For two weeks in late October RES students dedicated hours of their time to reading as part of the school’s Reading Rocks read-a-thon. The event has become a tradition at RES, part literacy promotion and part fundraiser. This year, students’ efforts brought in more than $25,000 for the school.
That’s a whole lot of cash, and students did a whole lot of reading to earn it. According to Sarah Rothstein, who was in charge of organizing this year’s event, the 424 students who participated in Reading Rocks read a total of 227,137 minutes. That’s nearly 536 minutes – about 8.9 hours – per student over a two-week period.
RES has made an effort in recent years to get out of the business of selling things like wrapping paper or magazines as fundraisers. This way, students focus on something that helps them academically, and the school gets to keep more of the money that comes in, rather than paying it out to the company that organizes the fundraiser.
In some cases, RES has paid out as much as half of its fundraiser profits to outside companies. With Reading Rocks, the only expense was a few prizes – mostly books and t-shirts – for students who hit certain goals.

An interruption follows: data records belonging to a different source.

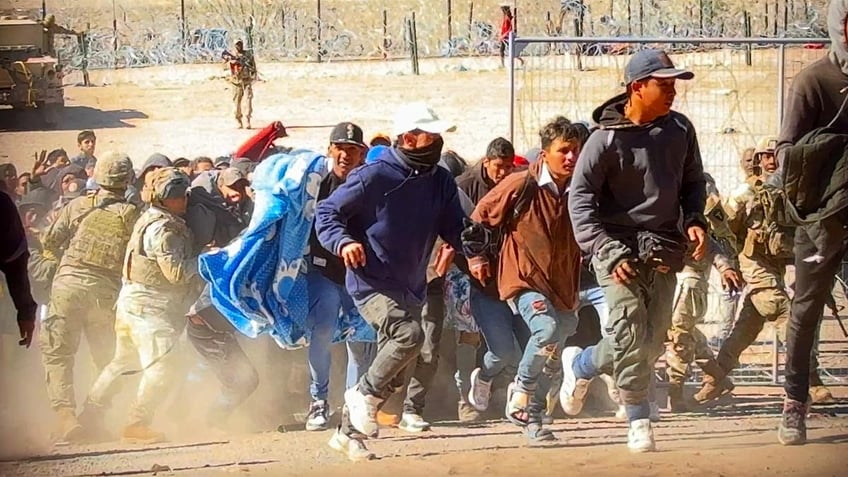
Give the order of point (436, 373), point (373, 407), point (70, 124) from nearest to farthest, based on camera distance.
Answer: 1. point (373, 407)
2. point (436, 373)
3. point (70, 124)

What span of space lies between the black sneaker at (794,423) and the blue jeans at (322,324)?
219cm

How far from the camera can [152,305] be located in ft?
23.9

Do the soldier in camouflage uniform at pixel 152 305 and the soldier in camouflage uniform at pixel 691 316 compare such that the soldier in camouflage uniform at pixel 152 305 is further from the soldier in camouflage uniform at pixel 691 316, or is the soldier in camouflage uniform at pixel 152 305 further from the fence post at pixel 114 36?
the soldier in camouflage uniform at pixel 691 316

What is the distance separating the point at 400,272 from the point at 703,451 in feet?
5.62

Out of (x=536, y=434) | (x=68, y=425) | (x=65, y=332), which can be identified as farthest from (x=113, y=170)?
(x=536, y=434)

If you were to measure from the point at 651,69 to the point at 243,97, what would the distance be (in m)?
3.56

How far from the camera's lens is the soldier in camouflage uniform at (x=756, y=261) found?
7672mm

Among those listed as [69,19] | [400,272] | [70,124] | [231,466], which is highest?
[69,19]

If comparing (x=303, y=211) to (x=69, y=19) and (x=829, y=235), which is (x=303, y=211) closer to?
(x=69, y=19)

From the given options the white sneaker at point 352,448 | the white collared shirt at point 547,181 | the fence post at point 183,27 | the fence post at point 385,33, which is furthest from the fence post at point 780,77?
the fence post at point 183,27

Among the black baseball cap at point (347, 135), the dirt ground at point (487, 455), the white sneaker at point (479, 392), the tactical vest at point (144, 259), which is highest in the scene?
the black baseball cap at point (347, 135)

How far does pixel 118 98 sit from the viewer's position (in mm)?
8688

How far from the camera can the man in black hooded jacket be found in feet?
22.0

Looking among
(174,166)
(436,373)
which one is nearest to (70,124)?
(174,166)
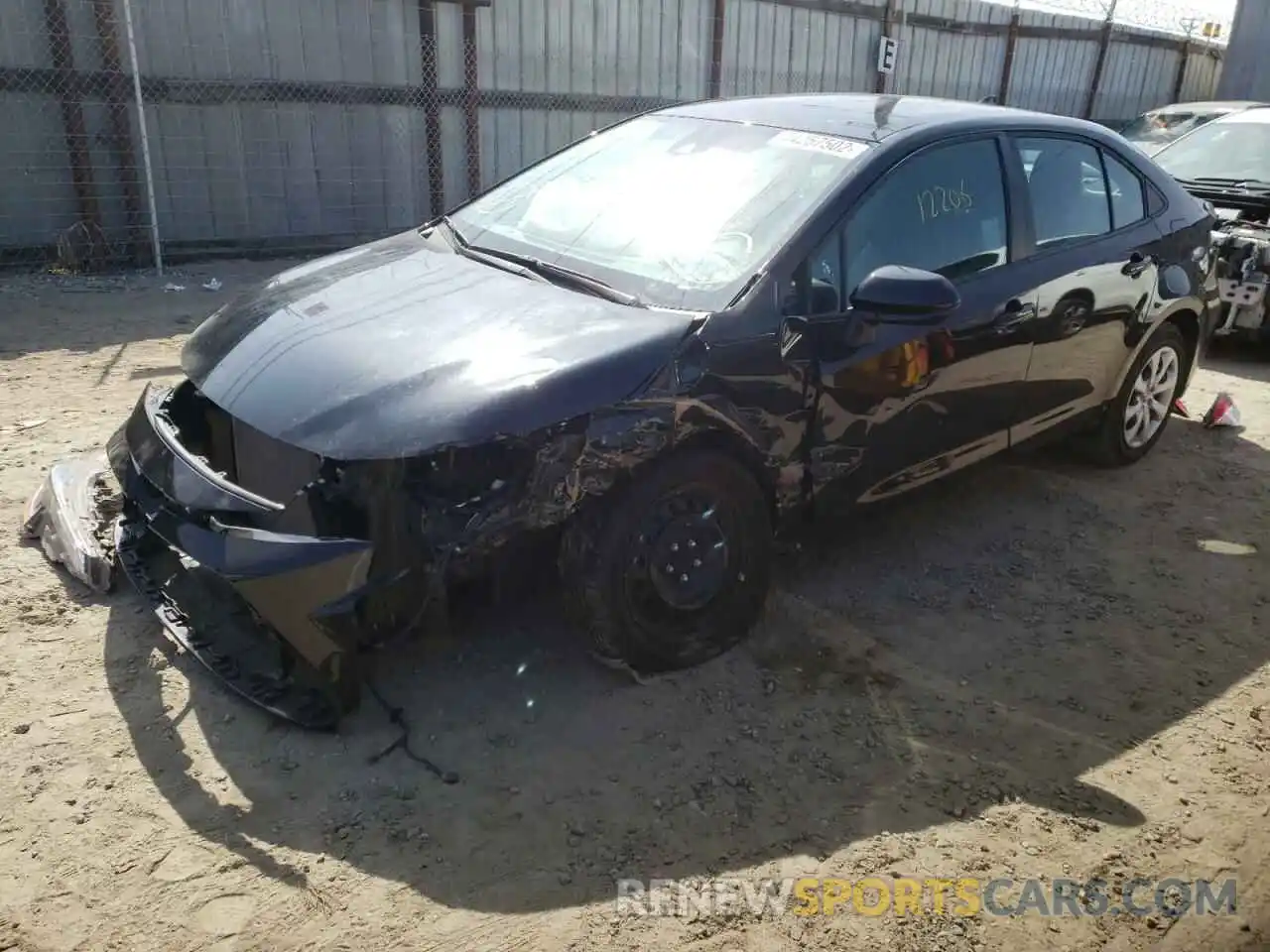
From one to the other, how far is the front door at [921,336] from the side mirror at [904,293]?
0.36ft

“The cool thing for us is, it’s not an easy time for schools or non-profits and (parent-teacher organizations) in terms of revenue and budget,” RES principal Tom Idstrom said. “It’s not easy for families, either. To add another fundraiser onto people’s plate is not always what we need to do. The beauty of this read-a-thon is, it’s what we believe in.”
Idstrom led a student assembly at the beginning of the Reading Rocks campaign to get students excited about the project, and Rothstein said the effort worked. Not all of the school’s 665 students participated, but those who did were eager to talk about how much they’d been reading or how many pledges they’d collected.
“I would walk down the halls and kids would stop me and say, ‘You’re right, reading does rock,’ because I was known as the Reading Rocks lady,” Rothstein said.
Reading wasn’t the only motivation, though. As a reward for hitting their goal of $25,000, Idstrom spent a night camping on the roof of the school at the end of the drive. Rothstein said seeing the principal on the roof was a big selling point for students.
“That was a lot of their pitches for the people to pledge them,” she said. “Not, ‘I’m reading a lot,’ but ‘If we raise money, he’ll sleep on the roof.’”
Idstrom brought his tent onto the roof and was there to greet students when they arrived for school the next day.
Idstrom spent a similar night on the roof two years ago, but last year students fell short of their goal.
Idstrom said the success of the event was worth the night of roughing it.
“It’s great to see the excitement for reading,” he said. “Kids were bragging about the number of minutes they’ve read to the adults in the building.”